Attention ? Foutre-merde, oui ! N'ayant aucune notion de navigation, ni le pied marin, et étant un bien piètre nageur, je fus saisi d'une panique raz-de-marée. Tentant de get my shit together pour sauver les meubles (ou du moins les rames et mon orgueil), je décidais d'allumer le moteur de mon dernier recours pour m'écarter rapidement du sillage qui allait bientôt me heurter. 
Le Persian Song était pile face à moi, et bien qu'à plusieurs mètres, il allait falloir manœuvrer et composer avec cet obstacle filant. Mais en démarrant le moteur, je manquais de tomber à la renverse. La goupille des gaz, un peu vieille, était restée tirée à fond, et ma main lâcha prise. Ma bouée rua, se cabra et fila droit devant, en direction de sa matriarche dans un défi insensé. 
J'entendis brailler la vaillante capitaine, et d'un rapide coup d'œil dans sa direction la vit cramponnée à la rembarde de son navire, le visage crispé. Croyez-moi, il ne pouvait pas être plus crispé que mon dos qui se redressa comme une verge brusquement libérée de tout caleçon. Il était trop tard pour rebarrer mon cap et filer sur le côté ou même couper la propulsion. Mais le soulagement m'écrasa quand je me rendis compte que j'allais passer juste derrière le cul du voilier plutôt que de le heurter. 

Ce qui arriva. En même temps que la pluie d'insultes légèrement leitmotiv au-dessus de ma tête. 
_ "L'enfant de putain ! l'enfant de putain ! ah, mais l'enfant de putain !"
S'il vous plait, laissons les prostiputes où elles sont, et avec tout le respect qui leur est dû.

Puis le Last Resort, secoué par le bouillonnement des remous, et après avoir coupé le sillage du voilier noir, glissa sur la tranche, me projetant par-dessus bouée, avant de se retourner pour de bon. 

Le froid, l'assourdissant bubbling dans mes oreilles, les courants marins dans mon visage crispé, et dont tous les orifices avaient fermés en les claquant les écoutilles.

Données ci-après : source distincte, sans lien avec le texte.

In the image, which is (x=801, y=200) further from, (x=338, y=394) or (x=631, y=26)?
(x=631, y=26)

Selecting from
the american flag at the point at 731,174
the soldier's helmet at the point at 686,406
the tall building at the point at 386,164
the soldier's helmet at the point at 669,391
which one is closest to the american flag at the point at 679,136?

La panique, immédiatement éteinte par :
Le froid. Le silence absolu. L'obscurité complète et l'apesanteur associée à une lourdeur dérangeante. C'était comme se retrouver au centre de soi-même. Cerné par un rien épais et pressant. Oppressant. J'étais une étoile morte au beau milieu d'une galaxie vide. La mienne. Un monde à l'agonie et à la dérive pour l'éternité dans le no man's land d'un univers qui n'avait pas encore existé. 
Le froid fût remplacé par le silence, qui après mon ouïe, gagna mes autres sens. J'étais nimbé de silence, comme on drape un meuble à l'abandon dans une maison abandonnée. Si opaque qu'il m'était difficile de croire qu'il put être percé par quoi que ce soit. Mes doigts et mon nez n'entendaient plus rien. Mon sexe était castré de ses deux oreilles. Les fourmis dans mes orteils s'étaient toutes suspendues à la même seconde, à l'affut, à l'écoute. Mais de quoi ?
Je savais que je devais entendre quelque chose, mais quoi ? L'inondation de mon cerveau ? 
Non.
J'entendis mon dos, tout à fait détendu à présent, être enlacé, presque embrassé, et entraîné. Et l'espace d'une seconde, mon âme m'échappa. 

Ce n'est que bien plus tard, que j'appris que celle qui m'avait tiré des flots et sauvé la vie, était la capitaine d'un navire désormais renommé involontairement L'enfant de putain, après que j'eus involontairement et sans le savoir coupé son macoui, le serpent imaginaire qui porte symboliquement le nom d'un bateau et le garde des infortunes.